* _Text excerpt_

TOKYO -- Nissan Motor has posted a net loss of 671 billion yen ($6.2 billion) for the year ended in March as the new coronavirus outbreak devastated sales and the carmaker started a big restructuring to cut costs.
The annual financial result exceeds the company's net loss of 233 billion yen for the 12 months ending in March 2009, a year marked by the global financial crisis. It lost 684 billion yen in fiscal 1999 amid a restructuring plan initiated by former boss Carlos Ghosn.
The annual loss announced on Thursday, for the 2019 fiscal year, was driven by 603 billion yen of costs associated with restructuring and impairments.
"We have been modifying the expansion strategy for nearly two years, but it is absolutely difficult to make a profit in these circumstances," said CEO Makoto Uchida at an online press conference Thursday. "We acknowledge the failure to get out of this situation and deal with the excess assets."
Nissan also said in a statement that the coronavirus pandemic substantially impacted production and sales worldwide.
Uchida said the company was starting a four-year program to cut production capacity by 20% to 5.4 million units a year.
It willl cut its product line-up from 69 to fewer than 55 models and cut fixed costs by about 300 billion yen.
Nissan is reducing capacity around the globe as part of a plan drawn up with Renault and Mitsubishi Motors, its partners in a Franco-Japanese carmaking alliance. The three companies said on Wednesday that they would deepen cooperation to make global operations more efficient, turning away from a focus on sales growth. Each company will lead operations in a given region.
Nissan confirmed on Thursday that it wanted to close a plant in Spain and another in Indonesia. It said it wanted to push its plant utilization rate above 80%, making operations more profitable.
It will also focus on its core markets and products, withdrawing from South Korea and ending its Datsun business in Russia.
Nissan also set out a goal to sell more than 1 million electrified vehicles by the end of its 2023 fiscal year. Uchida described the product as "a key driver."
Uchida declined to comment on further job cuts on top of the 12,500 headcount reduction announced in July 2019, and said the company will negotiate with related labor unions and local authorities.
As for its struggling North American business, Uchida said: "We feel it has been challenging to restore the damaged brand. We move on with a step further on rationalization."
The company will consolidate its North American production around core models, he said.
"We will surely bring Nissan back to a growth model. Nissan's potential is not at this level," Uchida stressed.

* _Given information_
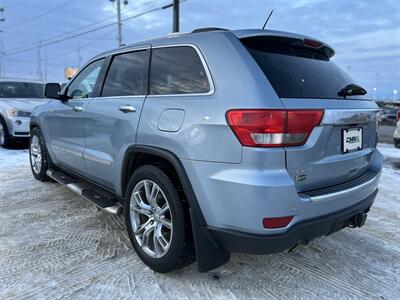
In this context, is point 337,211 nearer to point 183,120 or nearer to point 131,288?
point 183,120

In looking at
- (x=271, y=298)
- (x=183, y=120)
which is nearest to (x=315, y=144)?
(x=183, y=120)

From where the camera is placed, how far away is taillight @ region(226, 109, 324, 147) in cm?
222

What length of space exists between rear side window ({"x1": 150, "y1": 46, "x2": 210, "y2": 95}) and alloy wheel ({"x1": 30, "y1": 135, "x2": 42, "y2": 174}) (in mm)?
3056

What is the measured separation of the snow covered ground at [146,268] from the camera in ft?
8.79

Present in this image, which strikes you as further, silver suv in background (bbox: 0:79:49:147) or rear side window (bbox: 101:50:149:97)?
silver suv in background (bbox: 0:79:49:147)

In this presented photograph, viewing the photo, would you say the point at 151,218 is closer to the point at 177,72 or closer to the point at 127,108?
the point at 127,108

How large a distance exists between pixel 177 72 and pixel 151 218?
1.17 metres

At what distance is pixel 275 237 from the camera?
89.7 inches

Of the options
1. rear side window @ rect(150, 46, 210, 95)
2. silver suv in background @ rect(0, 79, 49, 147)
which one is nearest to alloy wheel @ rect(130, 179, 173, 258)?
rear side window @ rect(150, 46, 210, 95)

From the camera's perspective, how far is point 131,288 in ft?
8.89

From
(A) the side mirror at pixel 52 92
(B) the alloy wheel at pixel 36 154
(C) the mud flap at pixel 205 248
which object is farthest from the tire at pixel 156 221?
(B) the alloy wheel at pixel 36 154

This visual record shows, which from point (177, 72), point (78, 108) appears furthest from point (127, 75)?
point (78, 108)

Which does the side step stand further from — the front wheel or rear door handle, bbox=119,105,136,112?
rear door handle, bbox=119,105,136,112

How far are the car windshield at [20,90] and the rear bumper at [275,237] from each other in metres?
8.81
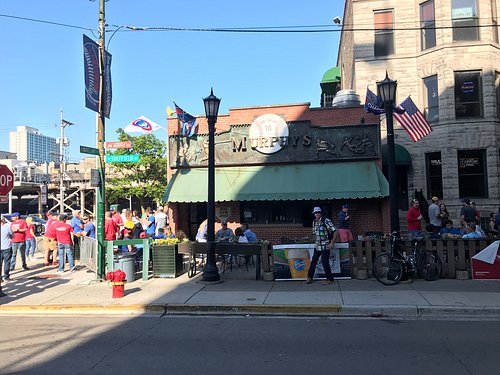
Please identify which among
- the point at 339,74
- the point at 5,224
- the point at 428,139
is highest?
the point at 339,74

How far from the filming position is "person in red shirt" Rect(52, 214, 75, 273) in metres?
12.6

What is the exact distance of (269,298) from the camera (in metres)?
8.77

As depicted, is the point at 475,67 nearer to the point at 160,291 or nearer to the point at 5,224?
the point at 160,291

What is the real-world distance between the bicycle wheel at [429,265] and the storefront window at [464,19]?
41.3ft

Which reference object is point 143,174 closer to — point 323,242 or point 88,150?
point 88,150

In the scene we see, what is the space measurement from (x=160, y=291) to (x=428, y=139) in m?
14.0

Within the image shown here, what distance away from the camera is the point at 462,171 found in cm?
1831

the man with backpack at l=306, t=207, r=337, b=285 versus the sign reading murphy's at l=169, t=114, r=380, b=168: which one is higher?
the sign reading murphy's at l=169, t=114, r=380, b=168

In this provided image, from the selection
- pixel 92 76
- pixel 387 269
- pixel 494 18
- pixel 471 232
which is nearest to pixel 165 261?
pixel 92 76

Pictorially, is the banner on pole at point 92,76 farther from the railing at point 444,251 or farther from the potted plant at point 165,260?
the railing at point 444,251

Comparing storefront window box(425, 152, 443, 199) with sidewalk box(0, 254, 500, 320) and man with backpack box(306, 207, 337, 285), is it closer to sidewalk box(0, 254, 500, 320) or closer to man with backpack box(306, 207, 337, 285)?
sidewalk box(0, 254, 500, 320)

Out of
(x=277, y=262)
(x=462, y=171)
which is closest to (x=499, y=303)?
(x=277, y=262)

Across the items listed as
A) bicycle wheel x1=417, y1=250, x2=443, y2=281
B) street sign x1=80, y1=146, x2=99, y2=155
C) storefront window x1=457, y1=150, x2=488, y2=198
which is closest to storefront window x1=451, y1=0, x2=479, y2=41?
storefront window x1=457, y1=150, x2=488, y2=198

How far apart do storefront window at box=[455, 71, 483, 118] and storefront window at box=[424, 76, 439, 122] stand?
809 millimetres
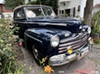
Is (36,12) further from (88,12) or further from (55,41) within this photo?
(88,12)

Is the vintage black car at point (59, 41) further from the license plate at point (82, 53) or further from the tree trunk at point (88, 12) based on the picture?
the tree trunk at point (88, 12)

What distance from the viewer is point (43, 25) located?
10.2ft

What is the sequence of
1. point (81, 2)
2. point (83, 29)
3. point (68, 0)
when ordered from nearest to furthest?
point (83, 29) → point (81, 2) → point (68, 0)

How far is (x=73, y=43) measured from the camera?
2529 millimetres

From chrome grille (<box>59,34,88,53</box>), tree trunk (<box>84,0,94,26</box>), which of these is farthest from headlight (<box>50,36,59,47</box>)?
tree trunk (<box>84,0,94,26</box>)

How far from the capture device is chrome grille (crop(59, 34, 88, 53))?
7.78 feet

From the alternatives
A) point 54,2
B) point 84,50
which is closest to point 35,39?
point 84,50

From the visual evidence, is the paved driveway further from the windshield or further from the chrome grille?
the windshield

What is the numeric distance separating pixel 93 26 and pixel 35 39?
3.54 metres

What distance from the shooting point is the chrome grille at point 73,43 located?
7.78 feet

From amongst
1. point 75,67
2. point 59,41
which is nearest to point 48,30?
point 59,41

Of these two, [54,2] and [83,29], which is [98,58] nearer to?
[83,29]

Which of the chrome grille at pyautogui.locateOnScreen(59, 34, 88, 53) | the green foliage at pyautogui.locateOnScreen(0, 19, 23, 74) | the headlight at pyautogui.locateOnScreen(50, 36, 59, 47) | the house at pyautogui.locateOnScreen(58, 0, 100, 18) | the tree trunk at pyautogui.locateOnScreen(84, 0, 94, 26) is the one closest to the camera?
the green foliage at pyautogui.locateOnScreen(0, 19, 23, 74)

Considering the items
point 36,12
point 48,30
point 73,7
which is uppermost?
point 73,7
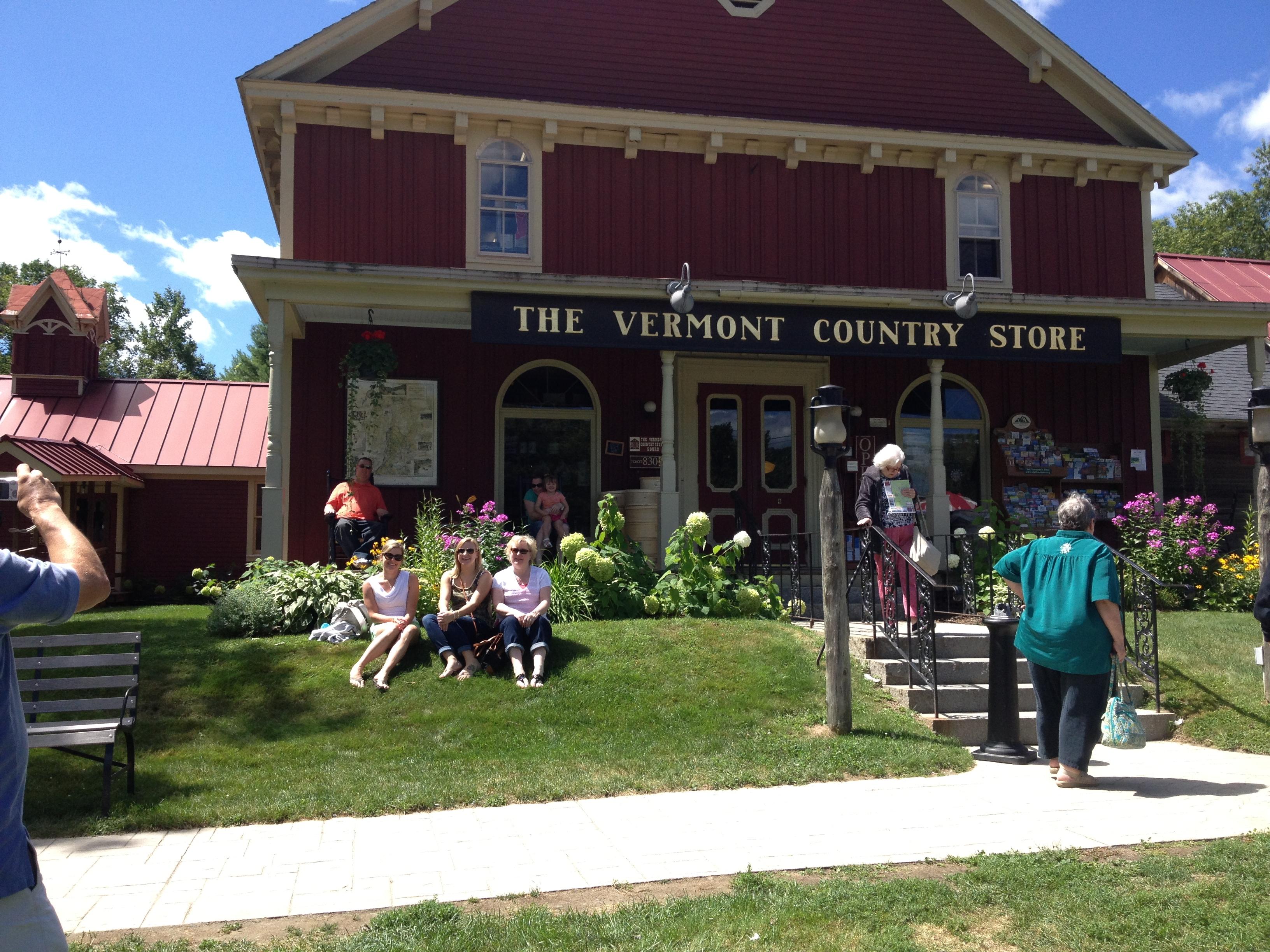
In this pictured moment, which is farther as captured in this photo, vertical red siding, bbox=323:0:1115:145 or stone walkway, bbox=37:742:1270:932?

* _Activity list_
- 1) Copy the article on Nissan's annual loss from "It will also" through "models, he said.", putting "trade unions" in place of "labor unions".
- 2) Resume the article on Nissan's annual loss, carrying it on past its final sentence.

* _Answers for each item_
- 1)
It will also focus on its core markets and products, withdrawing from South Korea and ending its Datsun business in Russia.
Nissan also set out a goal to sell more than 1 million electrified vehicles by the end of its 2023 fiscal year. Uchida described the product as "a key driver."
Uchida declined to comment on further job cuts on top of the 12,500 headcount reduction announced in July 2019, and said the company will negotiate with related trade unions and local authorities.
As for its struggling North American business, Uchida said: "We feel it has been challenging to restore the damaged brand. We move on with a step further on rationalization."
The company will consolidate its North American production around core models, he said.

- 2)
The automaker had recorded a 319 billion yen net profit the previous year. It did not give any earnings guidance for the current year as it is still unclear how demand will rebound in the wake of the pandemic.
It said it had "sufficient liquidity to steer through this challenging business environment."
Nissan had warned in April that it would fall into an annual net loss of up to 95 billion yen because of the effects of the coronavirus pandemic. It also said this could be revised, with additional provisions, after the company assessed its midterm plan.
Analysts estimate a net loss for Nissan of 180 billion yen for the current fiscal year, according to FactSet, as the company deals with its restructuring and ongoing turmoil from the coronavirus outbreak.
These are Nissan's first results encompassing a full 12-month period since the departure of former chairman Ghosn in November 2018.
The automaker sold 4.79 million vehicles in its latest financial year, the second decline in a row and a drop of 13% from last year.
Nissan's annual revenues were 9.87 trillion yen, down 14.6% from the year ended in March 2019.
Nissan has been struggling since long before the coronavirus pandemic, hammered by the aftermath of Ghosn's expansion strategy. Ghosn, who was arrested by Japanese authorities in November 2018 and fled to Lebanon in December 2019, increased the company's capacity in India, Indonesia and emerging markets during the past decade, aiming for more sales.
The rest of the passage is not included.